时间:2019-01-17 作者:英语课 分类:2017年NPR美国国家公共电台5月


英语课

 


RACHEL MARTIN, HOST:


About 800,000 people have strokes every year in the U.S. Most are caused when a clot blocks a blood vessel to the brain. We've known about strokes for a long time. But it wasn't until recently that doctors could do anything about them. A clot-busting drug helps some people recover. And now there's another tool doctors can use to treat massive strokes. Irina Zhorov of WHYY's The Pulse has more.


IRINA ZHOROV, BYLINE: On July 17, 2014, Kurt Hinrichs of Gladstone, Mo. went to bed early. He often woke and moved to the couch in the middle of the night. But...


KURT HINRICHS: That particular night, I tried to get out of bed. And I crashed.


ZHOROV: This woke his wife, Alice.


ALICE HINRICHS: At first it was like, what's going on? Are you dreaming? Are you sleepwalking?


K. HINRICHS: And I am thinking that this is a nightmare.


ZHOROV: Alice called 911. When the paramedics arrived, Kurt wasn't speaking, and his entire right side was paralyzed. They recognized that he was having a stroke.


A. HINRICHS: I knew at that point in time, he was not going to come back home through that door. I knew he would be bedridden or in a wheelchair.


ZHOROV: At the hospital, doctors got Kurt on the clot-busting medicine, tPA, but it wasn't working. So they decided to try a new procedure.


K. HINRICHS: They got me on the table, and I was out.


ZHOROV: Doctors inserted a catheter through his groin, wove it up his aorta, the main artery in the body, then into a smaller vessel in the neck and head and finally steered the catheter towards the clot.

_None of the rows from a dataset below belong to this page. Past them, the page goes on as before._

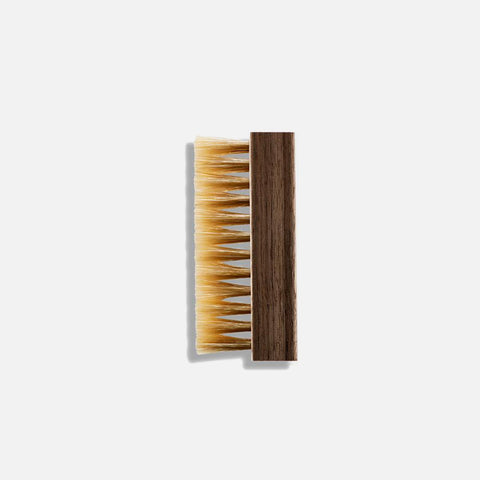 Jason Markk | Premium Shoe Cleaning Brush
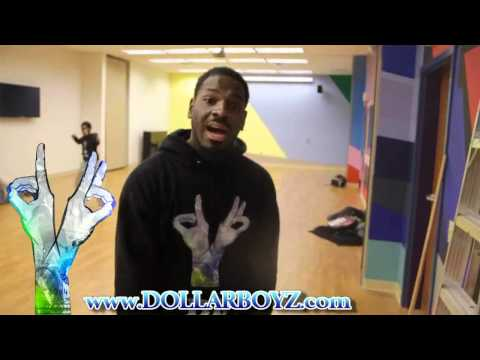 Youth Fit For America's Dancercise & Tour Of Dollarboyz Academy video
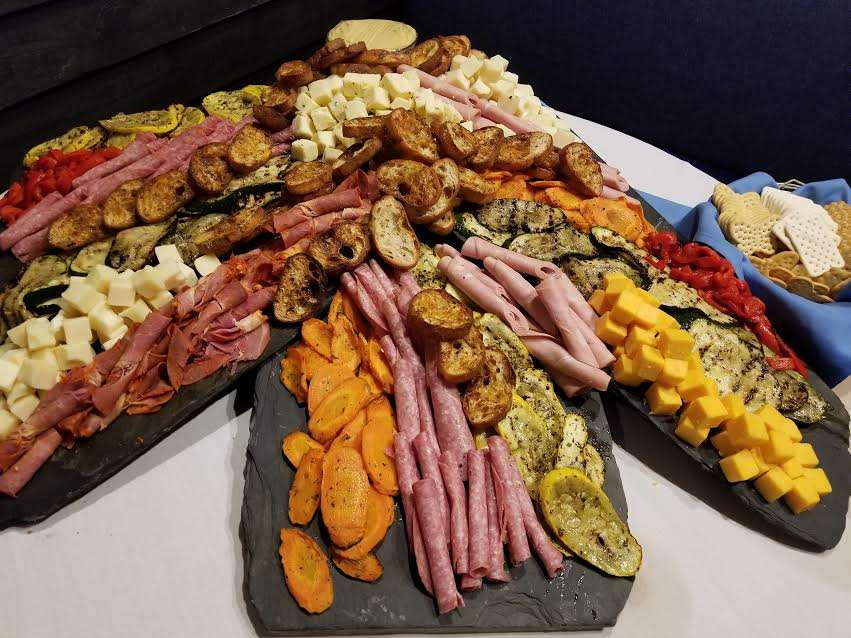 Antipasto Table Function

BRETT CUCCHIARA: Once it gets into the brain, that's where it becomes a little trickier because the arteries make a lot of sort of sharp turns and curves and do become very small and somewhat delicate.


ZHOROV: That's Brett Cucchiara, a stroke neurologist at the University of Pennsylvania. When the catheter reaches the clot, the doctor pushes out a little wire inside it. On the end of the metal wire is something that looks like a very thin little fishing net.

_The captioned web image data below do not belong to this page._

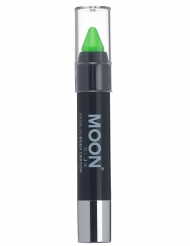 Trucco matita verde pastellofluorescente3 g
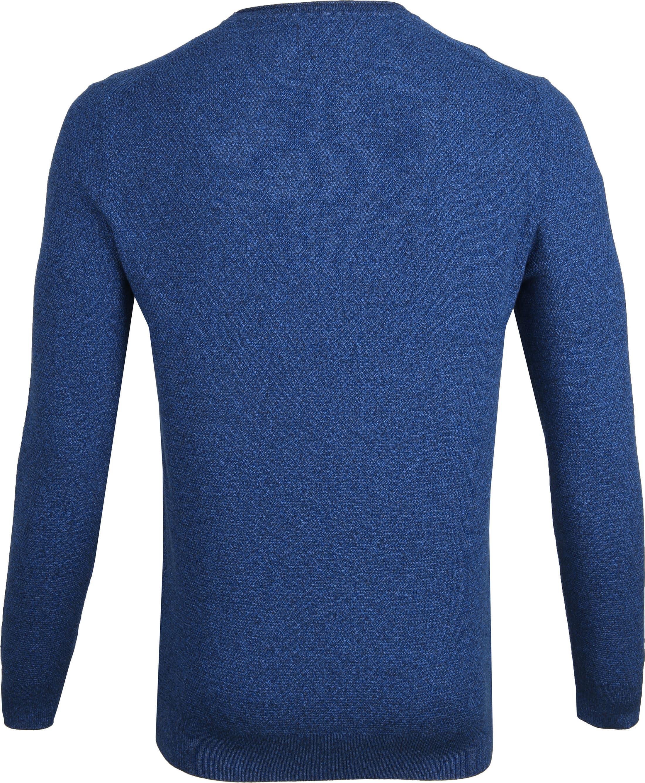 Suitable Hong Pullover Blue foto 3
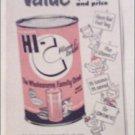 Hi-C ad #2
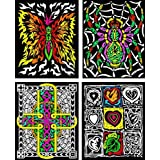 4-Pack Of Fuzzy Velvet Folders - Fire Butterfly, Cross, Hearts And Spider
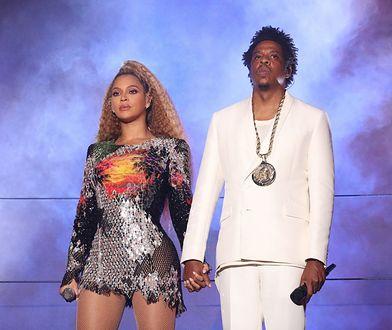 Beyonce i Jay-Z chcą rozdać bilety na koncerty. Pod jednym warunkiem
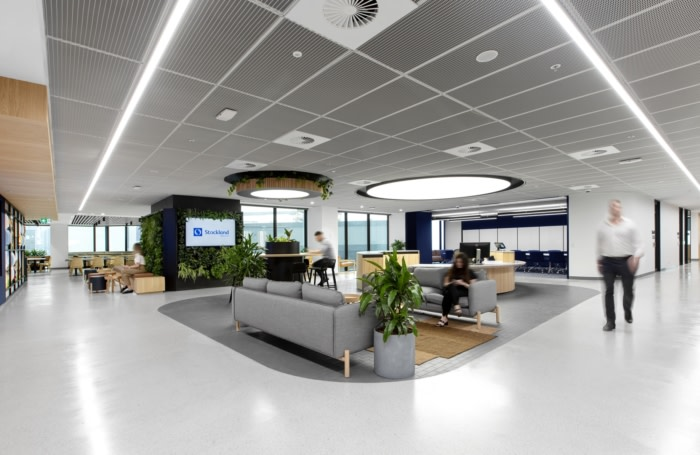 Stockland Offices - Melbourne - 2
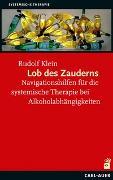 Cover-Bild zu Lob des Zauderns von Klein, Rudolf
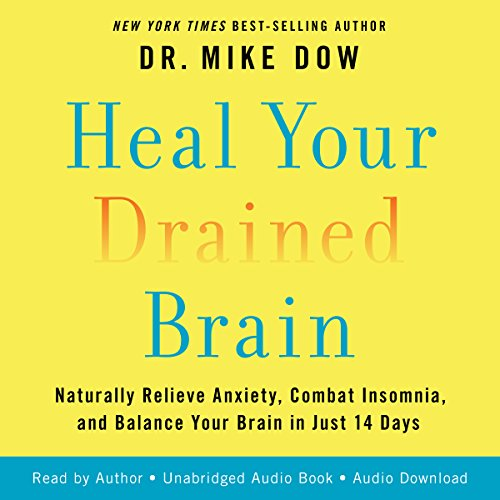 Heal Your Drained Brain audiobook cover art
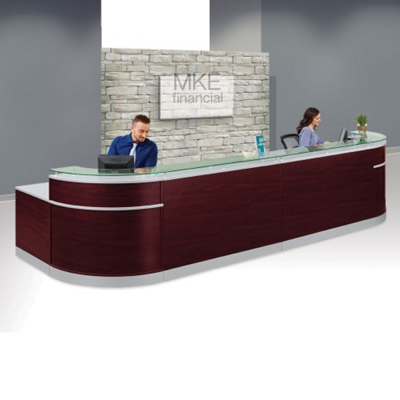 "Esquire Double Glass Top Reception Desk - 189""W x 63""D"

CUCCHIARA: And it catches the clot in the little mesh. It gets trapped in there.


ZHOROV: Once it's trapped in there, the little net, with clot in tow, is pulled out of the body.


CUCCHIARA: Somewhat analogous to, like, a plumber who comes and uses the plumbing snake to pull a clog out of your drain.


ZHOROV: Blood flow immediately returns to the brain.


CUCCHIARA: Many times, within 10 or 15 minutes of that happening, the paralysis will melt away. Their ability to speak will completely return. So it can be quite a remarkable, almost miraculous recovery that you can see right in front of you.


ZHOROV: Alice Hinrichs had left the hospital while Kurt was recovering from the procedure. When she returned just hours later, she found Kurt moving his right arm and leg. And he was speaking.


K. HINRICHS: She walked into my room. And about this clearly, I asked her, how is your morning?


A. HINRICHS: (Laughter) What, my morning? What about your morning? And I just kind of stopped. And I looked behind me, and I looked at him. And I'm like, my gosh, what happened while I was gone?


ZHOROV: Kurt is what doctors sometimes call a Lazarus patient. His massive stroke could have killed him or left him handicapped. But he walked out of the hospital without any serious lasting effects. Not all patients have such remarkable recoveries, but 2015 guidelines made the procedure standard care. The problem is not all qualifying patients are getting it yet. Guillermo Linares, director of neuro-interventional services at Temple University Hospital, says people have to call 911 as soon as they start to see symptoms.


GUILLERMO LINARES: And the ambulance has to arrive quickly. The stroke has to be identified. The patient has to be brought to a stroke center.


ZHOROV: Everything has to happen quickly, but not all places have comprehensive stroke centers. In rural areas especially, medical teams have to figure out what to do with stroke patients.


LINARES: Should they drive you to the closest possible hospital? Or should they drive past a smaller hospital in order to get you to a larger, comprehensive stroke center where more options may be available? Well, there's risks and benefits to either path.


ZHOROV: Figuring out an efficient way to get patients help quickly will be one of the next big advances in stroke care. For NPR News, I'm Irina Zhorov.